Medicare study on 'adverse events' in hospitals is finally released

Delayed because the American Hospital Association doesn't want you to know how dangerous some hospitals might be to your health - even survival, - a long awaited study on what the government terms "adverse events" in hospitals has been released by HHS.

Its conclusions will shock you:

Of 1 million elderly and disabled Medicare patients hospitalized annually, 13.5 percent - or 135,000 people - experience an adverse event, with associated costs of $4.4 billion, according to a November 2010 report from the inspector general of the U.S. Department of Health and Human Services. Among people of all ages, hospital errors account for nearly 100,000 deaths each year, according to the Institute of Medicine, an arm of the National Academy of Sciences.
Information included in the new Medicare patient safety report came from medical bills submitted by hospitals to Medicare for payment - a data source that several experts said is flawed and subject to "coding" errors. With each Medicare invoice, medical conditions treated are given a code that determines the payment amount.

While coding mistakes are common, ensuring that bills accurately reflect medical information is hospitals' responsibility, other experts noted. Also, since 2008, Medicare has refused to pay for complications associated with several adverse events, giving hospitals a strong incentive to check coding practices.

The "adverse events" include "falls, objects left behind during surgeries, bloodstream or urinary infections associated with catheters, incompatible blood infusions, serious bed sores" and more.
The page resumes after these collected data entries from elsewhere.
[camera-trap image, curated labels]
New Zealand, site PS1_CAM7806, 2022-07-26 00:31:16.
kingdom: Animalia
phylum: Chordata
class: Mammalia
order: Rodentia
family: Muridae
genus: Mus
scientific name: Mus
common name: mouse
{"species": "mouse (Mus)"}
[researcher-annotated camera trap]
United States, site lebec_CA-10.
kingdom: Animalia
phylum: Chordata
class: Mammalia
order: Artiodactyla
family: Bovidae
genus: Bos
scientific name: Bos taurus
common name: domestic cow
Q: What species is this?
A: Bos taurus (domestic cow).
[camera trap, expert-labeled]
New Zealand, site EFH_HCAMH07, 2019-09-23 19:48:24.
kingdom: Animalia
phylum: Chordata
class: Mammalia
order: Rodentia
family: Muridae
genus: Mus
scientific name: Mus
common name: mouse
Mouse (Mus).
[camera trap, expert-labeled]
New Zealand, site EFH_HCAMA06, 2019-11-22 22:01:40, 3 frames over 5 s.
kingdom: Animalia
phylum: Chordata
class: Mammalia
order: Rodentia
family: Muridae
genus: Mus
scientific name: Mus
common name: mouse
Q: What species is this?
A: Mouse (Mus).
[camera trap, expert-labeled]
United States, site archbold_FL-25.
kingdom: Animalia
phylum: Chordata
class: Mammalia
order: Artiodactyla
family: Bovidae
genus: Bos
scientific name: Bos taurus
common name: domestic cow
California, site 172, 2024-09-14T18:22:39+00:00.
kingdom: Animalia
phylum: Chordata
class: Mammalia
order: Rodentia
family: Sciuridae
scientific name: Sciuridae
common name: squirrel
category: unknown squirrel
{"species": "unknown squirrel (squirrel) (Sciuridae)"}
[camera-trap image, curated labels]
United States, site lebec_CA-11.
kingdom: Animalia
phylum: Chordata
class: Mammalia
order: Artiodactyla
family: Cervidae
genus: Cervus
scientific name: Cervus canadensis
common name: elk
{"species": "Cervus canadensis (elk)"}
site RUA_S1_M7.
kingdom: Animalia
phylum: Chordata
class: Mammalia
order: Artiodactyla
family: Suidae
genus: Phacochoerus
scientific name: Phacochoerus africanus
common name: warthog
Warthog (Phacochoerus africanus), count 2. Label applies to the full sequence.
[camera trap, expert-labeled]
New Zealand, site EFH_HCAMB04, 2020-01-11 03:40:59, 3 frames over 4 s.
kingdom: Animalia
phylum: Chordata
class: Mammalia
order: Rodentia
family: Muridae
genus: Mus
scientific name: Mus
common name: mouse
Even good hospitals experience these adverse events with patients, which is why the AHA was so reluctant to see this report released:

The American Hospital Association opposed the release of the Medicare report on so-called adverse events, which had been scheduled last fall but was delayed because of industry concerns. In an interview, Nancy Foster, vice president of quality at the hospital association, said it "is not a reliable reflection of patient safety issues in hospitals." Objections of this kind aren't new; hospitals often complain when Medicare releases reports about the quality of medical care.
But officials say the government is committed to shining a light on things that go wrong in hospitals, often because of poor communication between providers, inadequate follow-up or other breakdowns in the processes of care.

Will these events become more common under Obamacare? Is that a trick question?